By the time Sean took to the streets, he and his wife had made twenty offers on twenty houses. They were pre-approved for a mortgage loan. But whenever they made an offer, someone else swooped in and bought it with cash, usually paying far more than the asking price—sometimes without even seeing the house in person. With a budget max of $500,000, Sean and his wife became desperate. They wanted to get settled into a house before their baby arrived.
During many cold days in October of 2021, Sean stood on sidewalks in downtown Bozeman wearing his sandwich boards and holding his sign. People took pictures and posted them on social media. He gave interviews to newspaper, television, and radio reporters. Bloggers blogged. Talking heads talked. Meanwhile, social media sites teamed with scathing opinions about the “outsiders.” Californians were especially vilified online and in person—because they were assumed to be the people with all the cash, although plenty of people from New York, Seattle, Houston, Denver, and elsewhere, bought houses and land in the Bozeman area. Vehicles with California license plates were keyed, and frustrated locals shouted hateful words at the drivers of those vehicles.

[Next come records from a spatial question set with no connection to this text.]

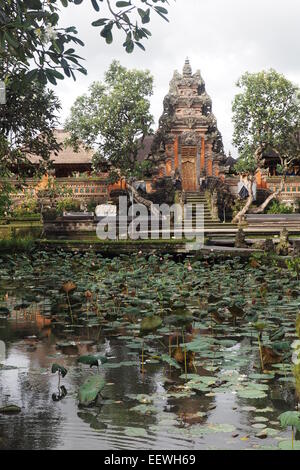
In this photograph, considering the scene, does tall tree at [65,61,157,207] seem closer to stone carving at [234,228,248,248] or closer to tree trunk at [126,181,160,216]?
tree trunk at [126,181,160,216]

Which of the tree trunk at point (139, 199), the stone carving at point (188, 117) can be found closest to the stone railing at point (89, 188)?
the tree trunk at point (139, 199)

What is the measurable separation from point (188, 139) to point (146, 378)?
108 ft

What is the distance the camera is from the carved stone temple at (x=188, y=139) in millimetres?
37219

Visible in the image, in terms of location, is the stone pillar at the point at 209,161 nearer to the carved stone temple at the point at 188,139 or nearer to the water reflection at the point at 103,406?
the carved stone temple at the point at 188,139

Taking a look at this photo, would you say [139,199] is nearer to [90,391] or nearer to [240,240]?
[240,240]

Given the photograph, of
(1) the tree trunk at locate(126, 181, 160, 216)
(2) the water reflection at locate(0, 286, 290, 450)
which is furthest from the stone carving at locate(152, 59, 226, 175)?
(2) the water reflection at locate(0, 286, 290, 450)

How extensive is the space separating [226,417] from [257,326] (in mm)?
1277

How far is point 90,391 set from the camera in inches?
153

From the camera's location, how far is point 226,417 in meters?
3.84

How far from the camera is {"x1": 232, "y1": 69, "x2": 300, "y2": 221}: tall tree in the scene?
3219 centimetres

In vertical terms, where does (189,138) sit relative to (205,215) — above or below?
above

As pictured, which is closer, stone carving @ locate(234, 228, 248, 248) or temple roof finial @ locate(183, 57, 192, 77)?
stone carving @ locate(234, 228, 248, 248)

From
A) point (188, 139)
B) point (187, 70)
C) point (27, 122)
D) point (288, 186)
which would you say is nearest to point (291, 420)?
point (27, 122)

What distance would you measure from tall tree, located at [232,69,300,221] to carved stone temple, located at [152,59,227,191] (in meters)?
4.37
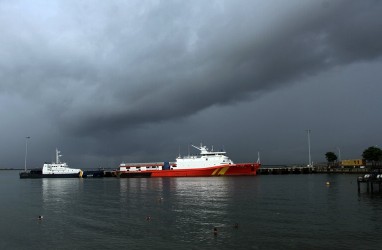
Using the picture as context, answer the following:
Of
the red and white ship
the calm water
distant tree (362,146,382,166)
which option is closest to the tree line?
distant tree (362,146,382,166)

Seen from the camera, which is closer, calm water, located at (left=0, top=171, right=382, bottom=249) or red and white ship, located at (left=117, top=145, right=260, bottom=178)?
calm water, located at (left=0, top=171, right=382, bottom=249)

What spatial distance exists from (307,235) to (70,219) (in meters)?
20.0

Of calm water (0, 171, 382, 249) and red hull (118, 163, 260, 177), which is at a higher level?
red hull (118, 163, 260, 177)

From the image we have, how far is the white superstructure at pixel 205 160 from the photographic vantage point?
10388 cm

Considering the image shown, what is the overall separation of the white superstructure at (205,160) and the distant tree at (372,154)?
5041 cm

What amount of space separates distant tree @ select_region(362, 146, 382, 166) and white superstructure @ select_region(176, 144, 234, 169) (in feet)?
165

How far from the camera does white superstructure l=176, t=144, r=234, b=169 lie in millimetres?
103875

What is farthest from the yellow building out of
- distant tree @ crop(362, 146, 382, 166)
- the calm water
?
the calm water

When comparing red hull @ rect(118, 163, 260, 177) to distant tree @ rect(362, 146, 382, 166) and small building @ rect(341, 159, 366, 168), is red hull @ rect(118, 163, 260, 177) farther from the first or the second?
distant tree @ rect(362, 146, 382, 166)

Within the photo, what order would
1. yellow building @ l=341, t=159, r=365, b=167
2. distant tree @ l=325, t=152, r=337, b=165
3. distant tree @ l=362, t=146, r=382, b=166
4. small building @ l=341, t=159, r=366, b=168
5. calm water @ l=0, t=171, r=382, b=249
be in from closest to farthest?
calm water @ l=0, t=171, r=382, b=249 < distant tree @ l=362, t=146, r=382, b=166 < small building @ l=341, t=159, r=366, b=168 < yellow building @ l=341, t=159, r=365, b=167 < distant tree @ l=325, t=152, r=337, b=165

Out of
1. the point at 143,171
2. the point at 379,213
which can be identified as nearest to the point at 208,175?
the point at 143,171

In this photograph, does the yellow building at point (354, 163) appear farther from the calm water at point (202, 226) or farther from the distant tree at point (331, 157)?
the calm water at point (202, 226)

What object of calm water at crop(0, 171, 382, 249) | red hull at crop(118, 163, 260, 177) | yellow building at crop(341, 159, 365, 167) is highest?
yellow building at crop(341, 159, 365, 167)

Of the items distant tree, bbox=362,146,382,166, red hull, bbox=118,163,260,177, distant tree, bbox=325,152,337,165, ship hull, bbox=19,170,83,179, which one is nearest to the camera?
red hull, bbox=118,163,260,177
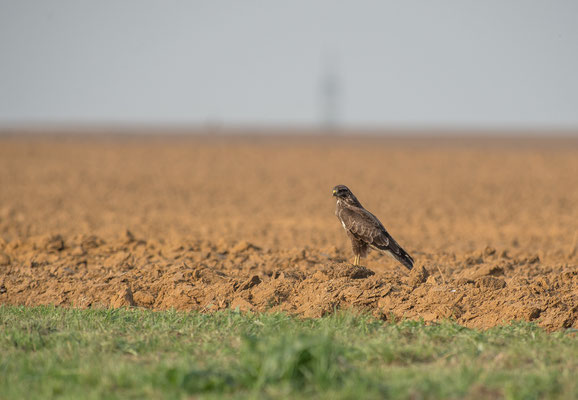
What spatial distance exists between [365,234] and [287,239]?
15.4 feet

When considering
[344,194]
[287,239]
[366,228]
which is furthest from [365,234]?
[287,239]

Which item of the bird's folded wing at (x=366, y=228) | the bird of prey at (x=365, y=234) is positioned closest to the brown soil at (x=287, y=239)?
the bird of prey at (x=365, y=234)

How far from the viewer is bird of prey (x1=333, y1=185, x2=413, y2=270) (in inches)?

Sean became a regional hero, a symbol of the fight against injustice—a member of the ninety-nine percent single-handedly battling the wealthy one percent. He represented the mythical David, a small common man, fighting Goliath. In that story, even though the giant seemed to have all the odds in his favor, David won the fight. Sean also won.
In a follow-up story one year later, KZBK-TV reported, "A homeowner whose family had recently experienced tragedy and loss reached out to the young family, insisting they buy his home." The video showed footage of the Hawksford’s house, beginning with the nursery where their baby boy slept—a sweet victory for the common people.
Sean Hawksford’s triumph encouraged me, as well. If he could win that colossal battle, which had seemed so daunting at the start, maybe I could, too. That hopeful feeling didn’t last long, however. Every day, the cost of everything—groceries, hardware and office supplies, fuel and vehicle maintenance, restaurant meals, etcetera—increased, partly the result of higher wages for workers who had to pay more for housing. A ruthless, vicious circle.